We seek to showcase and discuss works that simultaneously advances the state-of-the-art in computer vision tasks and demonstrates their important role within applications and integrated intelligent systems.

Our goal is to bring together researchers pushing the boundaries of fundamental vision models with those engineering novel sensor-based solutions. The session will highlight work where the camera is not just a component, but the central source of perceptual intelligence.

The session will allow the symposium's audience to explore how vision centric approaches are providing smart sensor solutions for current and future applications. We hope the attendees will gain insights into vision algorithms that are more efficient, accurate, and capable of operating under real-world constraints.

Organizers:

Raquel Frizera Vassallo

Federal University of Espírito Santo

Special Session Organizer

Prof. Raquel Frizera Vassallo is an Associate Professor in Electrical Engineering at the Federal University of Espírito Santo (UFES), Brazil. She holds B.Sc. (1995), M.Sc. (1998), and Ph.D. (2004) degrees in Electrical Engineering from UFES, with research periods at the Institute for Systems and Robotics in Lisbon, Portugal, and a post-doctoral fellowship at the University of Bristol, UK (2017-2018).
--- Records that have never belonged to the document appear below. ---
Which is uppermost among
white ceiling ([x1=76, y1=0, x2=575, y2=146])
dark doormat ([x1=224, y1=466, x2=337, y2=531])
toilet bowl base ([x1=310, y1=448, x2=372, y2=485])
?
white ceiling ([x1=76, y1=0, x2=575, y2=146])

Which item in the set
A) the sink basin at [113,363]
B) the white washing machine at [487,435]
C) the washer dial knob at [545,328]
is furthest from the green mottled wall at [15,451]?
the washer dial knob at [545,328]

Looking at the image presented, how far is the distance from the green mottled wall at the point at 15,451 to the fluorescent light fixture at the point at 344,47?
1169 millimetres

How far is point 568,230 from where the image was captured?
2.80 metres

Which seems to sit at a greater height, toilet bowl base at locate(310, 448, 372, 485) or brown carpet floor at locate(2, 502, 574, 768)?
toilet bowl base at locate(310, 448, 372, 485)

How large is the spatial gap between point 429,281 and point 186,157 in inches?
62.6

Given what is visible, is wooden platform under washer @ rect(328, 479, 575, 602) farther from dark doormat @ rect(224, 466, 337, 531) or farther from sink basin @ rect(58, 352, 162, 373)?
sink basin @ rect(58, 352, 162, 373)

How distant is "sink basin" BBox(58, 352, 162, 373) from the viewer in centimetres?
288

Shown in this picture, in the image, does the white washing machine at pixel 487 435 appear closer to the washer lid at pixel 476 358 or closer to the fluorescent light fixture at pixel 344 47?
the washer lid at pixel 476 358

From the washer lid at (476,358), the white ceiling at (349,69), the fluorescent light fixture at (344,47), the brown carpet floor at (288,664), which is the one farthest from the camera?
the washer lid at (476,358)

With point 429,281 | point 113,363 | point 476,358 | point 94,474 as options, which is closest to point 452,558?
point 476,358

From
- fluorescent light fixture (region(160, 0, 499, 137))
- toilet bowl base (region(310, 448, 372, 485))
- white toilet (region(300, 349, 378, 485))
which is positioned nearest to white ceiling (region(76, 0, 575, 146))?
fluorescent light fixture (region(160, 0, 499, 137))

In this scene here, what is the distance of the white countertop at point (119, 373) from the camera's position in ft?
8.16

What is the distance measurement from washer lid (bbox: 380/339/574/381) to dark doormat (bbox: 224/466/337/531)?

With over two decades of experience in Computer Vision and Robotics, her research focuses on mobile robotics, intelligent spaces, human-robot-environment interaction, aerial robotics, mapping, and navigation. She has led the development of practical vision-based systems, including robotic guides for assisted navigation and automated industrial measurement solutions. Her work emphasizes intelligent spaces based on computer vision, mobile robotics, and the implementation of robust vision systems in real-world environments.

Thais Pedruzzi do Nascimento

Federal University of Espírito Santo

Special Session Organizer

Prof. Thais Pedruzzi do Nascimento is an Assistant Professor in the Department of Electrical Engineering at the Federal University of Espírito Santo (UFES). She holds B.Sc. (2013), M.Sc. (2015), and Ph.D. (2021) degrees in Electrical Engineering from UFES, with a research period at Concordia University, in Montreal, Canada. Her research primarily focuses on digital image processing, image super-resolution and artificial intelligence, with a dedicated interest in social technology. Complementing her academic work, she applied her expertise as a Researcher at the SENAI Institute of Innovation in Embedded Systems (ISI-SE) in 2021, where she conducted applied R&D, focusing on practical implementations of computer vision and embedded systems.